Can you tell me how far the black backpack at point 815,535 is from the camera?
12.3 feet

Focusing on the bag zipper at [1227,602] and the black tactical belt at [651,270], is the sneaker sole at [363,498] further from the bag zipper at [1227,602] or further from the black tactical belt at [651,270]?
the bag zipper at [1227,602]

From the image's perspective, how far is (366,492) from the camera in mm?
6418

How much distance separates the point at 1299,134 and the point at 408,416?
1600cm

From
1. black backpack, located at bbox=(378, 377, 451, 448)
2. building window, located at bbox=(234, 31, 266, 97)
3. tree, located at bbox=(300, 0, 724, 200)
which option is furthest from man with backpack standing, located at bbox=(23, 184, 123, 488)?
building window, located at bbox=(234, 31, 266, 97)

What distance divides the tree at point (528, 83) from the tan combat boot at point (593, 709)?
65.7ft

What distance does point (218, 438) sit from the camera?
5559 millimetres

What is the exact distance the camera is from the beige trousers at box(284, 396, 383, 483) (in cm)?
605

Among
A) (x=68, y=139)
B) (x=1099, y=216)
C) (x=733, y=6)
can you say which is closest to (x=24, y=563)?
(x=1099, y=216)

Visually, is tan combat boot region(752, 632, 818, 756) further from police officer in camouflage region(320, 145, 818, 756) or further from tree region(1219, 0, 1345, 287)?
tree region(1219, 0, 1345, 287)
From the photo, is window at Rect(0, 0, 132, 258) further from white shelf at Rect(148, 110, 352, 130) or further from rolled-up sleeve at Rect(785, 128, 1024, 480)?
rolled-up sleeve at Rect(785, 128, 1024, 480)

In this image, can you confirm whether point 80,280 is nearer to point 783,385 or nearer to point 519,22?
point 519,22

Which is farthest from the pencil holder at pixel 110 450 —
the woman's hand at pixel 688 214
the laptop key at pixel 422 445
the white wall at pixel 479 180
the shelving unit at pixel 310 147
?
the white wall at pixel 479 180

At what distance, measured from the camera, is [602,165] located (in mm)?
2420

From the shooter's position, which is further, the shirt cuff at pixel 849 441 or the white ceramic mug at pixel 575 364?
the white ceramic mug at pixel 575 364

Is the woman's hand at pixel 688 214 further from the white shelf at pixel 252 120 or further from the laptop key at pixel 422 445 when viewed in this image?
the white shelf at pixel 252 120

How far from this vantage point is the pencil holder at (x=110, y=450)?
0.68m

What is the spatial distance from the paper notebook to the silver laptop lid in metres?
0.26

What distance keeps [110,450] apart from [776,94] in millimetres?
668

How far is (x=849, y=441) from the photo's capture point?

##############################

*Problem statement*
Only those lines running from the one containing "At what distance, measured" through the last line of the data above are to be copied, exactly, with both ends included.

*Output for this task*
At what distance, measured from the camera, is [602,165] located (in mm)?
2420

From the shooter's position, which is further, the shirt cuff at pixel 849 441 or the white ceramic mug at pixel 575 364?
the white ceramic mug at pixel 575 364

Is the woman's hand at pixel 688 214 further from the white shelf at pixel 252 120 or further from the laptop key at pixel 422 445 when viewed in this image?
the white shelf at pixel 252 120

How far from this vantage point is the pencil holder at (x=110, y=450)?
0.68m

What is the spatial distance from the paper notebook to the silver laptop lid in metres?
0.26

What distance keeps [110,450] apart from [776,94] in millimetres?
668

How far is (x=849, y=441) from the photo's capture point?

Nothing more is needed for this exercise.